## idku one year ago What is going on here? (Stirling's approximation of n!)

1. e.mccormick

Inquiring minds want to know.... what is the rest of this question?

2. idku

Ok, there Stirling's approximation of the factorial $$\large \displaystyle n! {\LARGE\text{ ~}} ~\sqrt{2\pi n}\cdot \left(\frac{n}{e}\right)^n$$ and I take two limits to test how reasonable it is, and this is what I get: $$\large \displaystyle \lim_{n \rightarrow \infty}\left[ \sqrt{2\pi n}\cdot \left(\frac{n}{e}\right)^n~-~n! \right]=-\infty$$ $$\large \displaystyle \lim_{n \rightarrow \infty}\left[ \frac{\sqrt{2\pi n}\cdot \left(\frac{n}{e}\right)^n~}{~n!} \right]=1$$

3. idku

I can see Stirling's is smaller from the first limit, but why is then 2nd limit =1? (btw, the source is wolfram)

4. anonymous

i'm not sure you're first limit is correct.

5. idku
6. idku

wolfram said so

7. idku

And if you subtract Stirling's approximation from factorial: n! - Stirling's approximation , then the limit as n-> infinity , = infinity.

8. idku
9. ikram002p

so basically n! is increasing faster than (n)^{n+1/2} :)

Information provided:
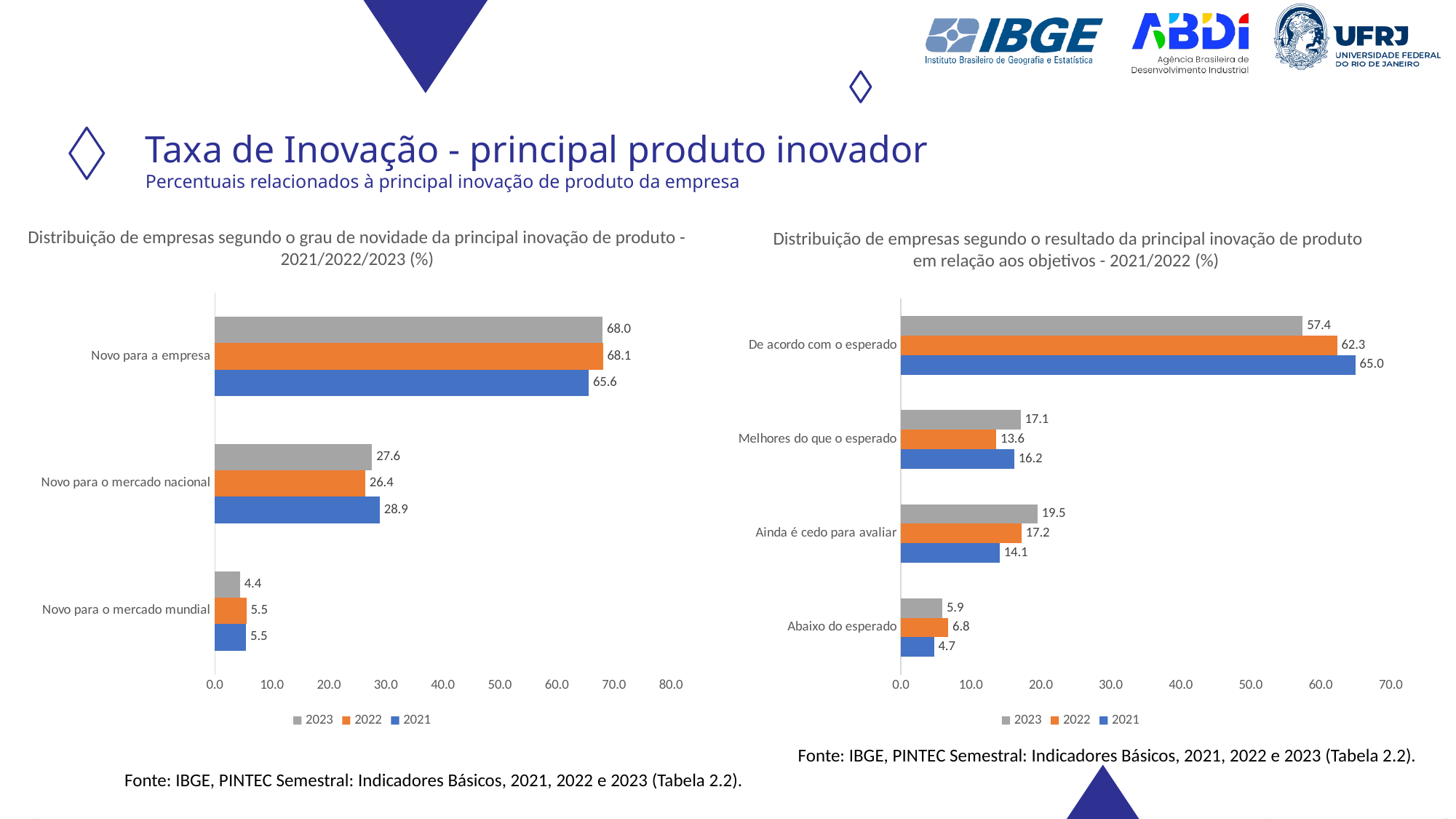
In the right chart (resultado em relação aos objetivos), what is the 2021 value for 'De acordo com o esperado'? 65.0 In the right chart (resultado em relação aos objetivos), which category has the highest 2023 value? De acordo com o esperado In the left chart (grau de novidade), which category has the lowest 2023 value? Novo para o mercado mundial In the left chart (grau de novidade), what is the 2023 value for 'Novo para a empresa'? 68.0 In the left chart (grau de novidade), what type of chart is shown? Bar chart In the right chart (resultado em relação aos objetivos), what is the difference between the 2021 and 2023 values for 'De acordo com o esperado'? 7.6 In the right chart (resultado em relação aos objetivos), how many categories are shown? 4 In the right chart (resultado em relação aos objetivos), what is the 2022 value for 'Abaixo do esperado'? 6.8 In the left chart (grau de novidade), what is the difference between the 2021 and 2022 values for 'Novo para o mercado nacional'? 2.5 In the right chart (resultado em relação aos objetivos), is the 2023 value for 'Melhores do que o esperado' larger or smaller than the 2023 value for 'Ainda é cedo para avaliar'? smaller In the left chart (grau de novidade), how many series does the legend list? 3 In the left chart (grau de novidade), what is the 2021 value for 'Novo para o mercado nacional'? 28.9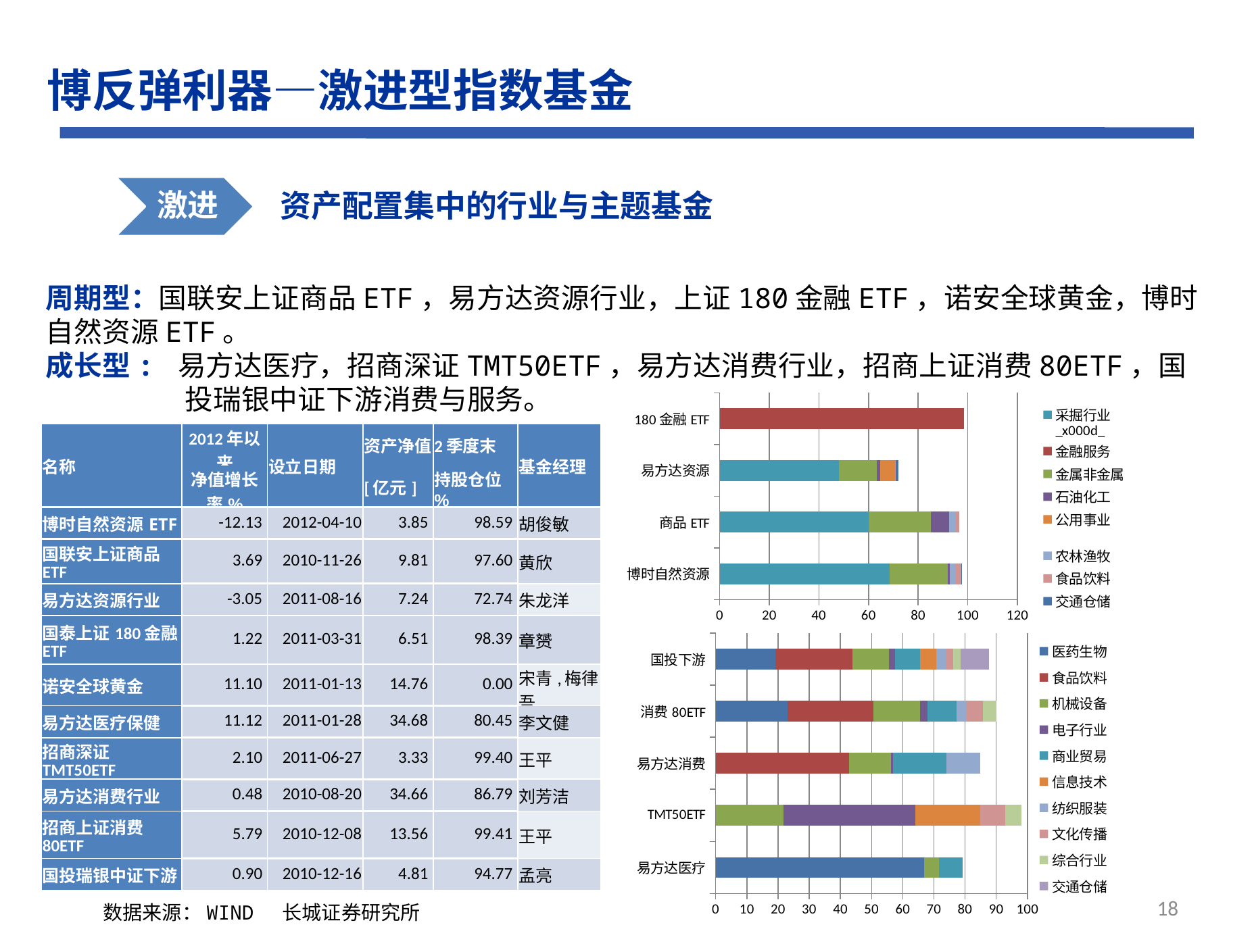
How many series does the legend of the upper chart on the right list? 8 In the upper chart on the right, which fund has the lowest total bar length? 易方达资源 How many categories (funds) does the upper chart on the right show? 4 How many series does the legend of the lower chart on the right list? 10 In the lower chart on the right, is the total value for 易方达消费 greater or less than 90? less What kind of chart is the upper chart on the right (with 180 金融 ETF)? stacked bar chart In the upper chart on the right, is the total value for 180 金融 ETF greater or less than 80? greater In the upper chart on the right, which single series makes up the entire bar for 180 金融 ETF? 金融服务 How many categories (funds) does the lower chart on the right show? 5 In the upper chart on the right, is the total value for 易方达资源 greater or less than 80? less In the upper chart on the right, which bar is longer: 180 金融 ETF or 易方达资源? 180 金融 ETF In the lower chart on the right, which fund has the longest total bar? TMT50ETF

Exercise prompt:
Copy the thread on Stirling's approximation, beginning at the words "## idku one" and stopping after "source is wolfram)", and change each "Stirling's approximation" to "Stirling's formula".

Solution to the problem:
## idku one year ago What is going on here? (Stirling's formula of n!)

1. e.mccormick

Inquiring minds want to know.... what is the rest of this question?

2. idku

Ok, there Stirling's formula of the factorial $$\large \displaystyle n! {\LARGE\text{ ~}} ~\sqrt{2\pi n}\cdot \left(\frac{n}{e}\right)^n$$ and I take two limits to test how reasonable it is, and this is what I get: $$\large \displaystyle \lim_{n \rightarrow \infty}\left[ \sqrt{2\pi n}\cdot \left(\frac{n}{e}\right)^n~-~n! \right]=-\infty$$ $$\large \displaystyle \lim_{n \rightarrow \infty}\left[ \frac{\sqrt{2\pi n}\cdot \left(\frac{n}{e}\right)^n~}{~n!} \right]=1$$

3. idku

I can see Stirling's is smaller from the first limit, but why is then 2nd limit =1? (btw, the source is wolfram)